Julito sale del armario
La defensa de la aeronáutica hispano-venezolana también ha tirado de la manta en otra misiva al juez Calama, en la que se compromete a aclarar dónde fue el dinero público, toda vez que tiene directivos imputados y todo apunta a que la propia empresa pueda ser investigada como persona jurídica
Julio Martínez Martínez, Julito para los que le usaban de testaferro, empieza a salir del armario. Tanto empeño de Zapatero por que los españoles salieran del ropero y ha terminado él encerrando bajo siete llaves a todos sus fantasmas. O en una caja fuerte, que tanto da. Hasta donde sabemos, las alhajas del expresidente no hablan. Por no tener no tienen ni carné de identidad: no saben dónde han nacido, quién se las entregó al que fuera líder socialista y por qué no pasaron por la ventanilla de Hacienda.
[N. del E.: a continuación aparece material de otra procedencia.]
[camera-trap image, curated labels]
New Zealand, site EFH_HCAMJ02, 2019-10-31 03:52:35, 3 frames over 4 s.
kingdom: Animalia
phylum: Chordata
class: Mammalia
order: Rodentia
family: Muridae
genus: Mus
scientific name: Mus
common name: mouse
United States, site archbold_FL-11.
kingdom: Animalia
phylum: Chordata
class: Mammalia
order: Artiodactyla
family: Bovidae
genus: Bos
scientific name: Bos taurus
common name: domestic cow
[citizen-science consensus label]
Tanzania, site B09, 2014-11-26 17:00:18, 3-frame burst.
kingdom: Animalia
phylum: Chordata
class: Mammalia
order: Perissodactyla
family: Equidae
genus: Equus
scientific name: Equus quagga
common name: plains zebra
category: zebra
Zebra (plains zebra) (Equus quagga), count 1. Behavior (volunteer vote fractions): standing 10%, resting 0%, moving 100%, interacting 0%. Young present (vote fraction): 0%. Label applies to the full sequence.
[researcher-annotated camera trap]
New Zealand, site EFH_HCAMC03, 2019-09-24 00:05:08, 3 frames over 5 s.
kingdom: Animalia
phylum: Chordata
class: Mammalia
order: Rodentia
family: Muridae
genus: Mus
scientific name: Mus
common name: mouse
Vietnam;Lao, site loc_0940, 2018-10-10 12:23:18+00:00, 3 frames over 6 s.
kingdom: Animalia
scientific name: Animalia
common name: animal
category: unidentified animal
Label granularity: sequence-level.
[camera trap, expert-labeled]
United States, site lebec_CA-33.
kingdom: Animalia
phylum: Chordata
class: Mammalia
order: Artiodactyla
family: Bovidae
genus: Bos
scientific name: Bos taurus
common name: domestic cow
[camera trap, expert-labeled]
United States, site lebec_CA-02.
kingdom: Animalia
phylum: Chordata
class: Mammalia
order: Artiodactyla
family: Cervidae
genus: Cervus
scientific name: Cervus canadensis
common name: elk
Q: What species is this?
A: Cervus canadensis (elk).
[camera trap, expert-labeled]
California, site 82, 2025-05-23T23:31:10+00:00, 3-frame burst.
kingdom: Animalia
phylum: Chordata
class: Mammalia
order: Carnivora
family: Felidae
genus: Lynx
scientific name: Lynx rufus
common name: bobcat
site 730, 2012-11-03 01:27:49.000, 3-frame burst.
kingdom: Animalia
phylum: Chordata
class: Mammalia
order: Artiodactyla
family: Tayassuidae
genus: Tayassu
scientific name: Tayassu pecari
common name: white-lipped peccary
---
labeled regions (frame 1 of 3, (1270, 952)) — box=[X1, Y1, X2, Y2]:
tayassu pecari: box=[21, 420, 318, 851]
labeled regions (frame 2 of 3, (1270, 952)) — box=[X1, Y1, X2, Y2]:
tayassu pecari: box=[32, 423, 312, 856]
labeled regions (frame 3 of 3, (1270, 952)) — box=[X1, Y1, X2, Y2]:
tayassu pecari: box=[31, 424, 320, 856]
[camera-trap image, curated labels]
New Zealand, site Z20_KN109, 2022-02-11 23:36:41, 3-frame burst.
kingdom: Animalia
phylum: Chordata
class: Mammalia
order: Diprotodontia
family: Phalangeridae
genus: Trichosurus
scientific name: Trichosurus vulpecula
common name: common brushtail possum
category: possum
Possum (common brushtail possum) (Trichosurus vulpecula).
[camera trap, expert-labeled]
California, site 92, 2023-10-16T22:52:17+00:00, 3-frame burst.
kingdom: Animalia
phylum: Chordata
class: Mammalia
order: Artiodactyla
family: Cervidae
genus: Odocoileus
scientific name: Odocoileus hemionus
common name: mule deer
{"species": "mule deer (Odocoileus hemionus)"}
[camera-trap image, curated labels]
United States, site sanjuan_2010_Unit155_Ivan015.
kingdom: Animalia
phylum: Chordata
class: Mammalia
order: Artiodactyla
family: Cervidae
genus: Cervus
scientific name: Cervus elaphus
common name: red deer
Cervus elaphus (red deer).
En esto último se parecen a Martínez Martínez, que no pagó sus impuestos y en la Agencia Tributaria no saltaron las alarmas. Pero él sí tiene cuerdas vocales. El efecto Aldama y el mal negocio de Ábalos no cooperando con Anticorrupción le han enseñado algo: colaborar con la Justicia tiene premio. Para el bien general porque el bel canto de los implicados es imprescindible para cazar a los malos. Para el bien del delator, porque el Ministerio Público suele pedir la aminoración de su condena. Siempre que contribuyan con información fiable y novedosa. Julito la tiene: ayer reconoció ante el juez que su empresa sirvió como tapadera para canalizar los pagos del «faro moral». O sea que el enlace entre Plus Ultra y el Gobierno socialista era el susodicho contador de nubes. El instructor Calama definió su papel, durante el interrogatorio de ayer que duró cuatro horas, como «correveidile». Julito ha contado que el exmandatario socialista ordenó canalizar los fondos a través de otras empresas ante el revuelo mediático por la apertura de la investigación del rescate. Estaba en todo nuestro Gandhi particular.
Así que desde ayer el confidente ha empezado a hacer gárgaras para aclarar la voz. El lunes, mientras celebrábamos la consecución de la Copa del Mundo, conocíamos que el amigo de ZP había enviado un escrito de seis páginas a la Audiencia Nacional en el que, de la mano del despacho del exmagistrado Gómez de Liaño, cuenta que dos amigos del amigo de Delcy, Javier de Paz y Sergio Sánchez -ambos ya bajo sospecha- le animaron a constituir la mercantil Análisis Relevante, epicentro de los cobros que pudo recibir el exjefe socialista a cambio de trabajos de los que no hay constancia. Todos los clientes que tuvo esa compañía se los proporcionó Zapatero. La primera, Plus Ultra, la compañía que en pandemia rescató la SEPI de María Jesús Montero por 53 millones de euros. El hoy imputado se ofreció para conseguirles ayudas del fondo especial que creó el Ejecutivo de Sánchez para inyectar capital público en las empresas en dificultades por la COVID. Cuando las recibió Plus Ultra se comprometió a abonar el 1 por ciento -que pudo ir al bolsillo de Zapatero- de la subvención obtenida a otra mercantil de Julito. Hasta que la UDEF lo frustró.
Por si esto fuera poco, la defensa de la aeronáutica hispano-venezolana también ha tirado de la manta en otra misiva al juez Calama, en la que se compromete a aclarar dónde fue el dinero público, toda vez que tiene directivos imputados y todo apunta a que la propia empresa pueda ser investigada como persona jurídica. El presidente de Plus Ultra, otro Julio Martínez (pero este Sola de segundo apellido), alerta de que su empresa acordó pagar una mordida al entorno de Zapatero para conseguir la financiación del Gobierno. Este extremo compromete al Consejo de Ministros que preside Sánchez, cuya decisión estuvo claramente condicionada por las presiones. La portavoz del Gobierno, Elma Sáiz, volvió a defender ayer la operación, pero la Justicia y la UDEF no opinan lo mismo.
Al final, y bajo el eufemismo de «elaborar informes», el pago del ya famoso 1 por ciento del rescate, 530.000 euros, se hizo a través de transferencias bancarias. Parte de ese dinero se abonó con pagos en especie valorados en 69.000 euros, consistentes en billetes de clase business de Plus Ultra. Por eso, ZP vivía prácticamente en ese avión. Ya sabemos que Zapatero solo ha hecho que mentir al Senado y a los españoles. Pero cada vez está más claro que a Pedro no. Uno y otro siguen cavando su tumba.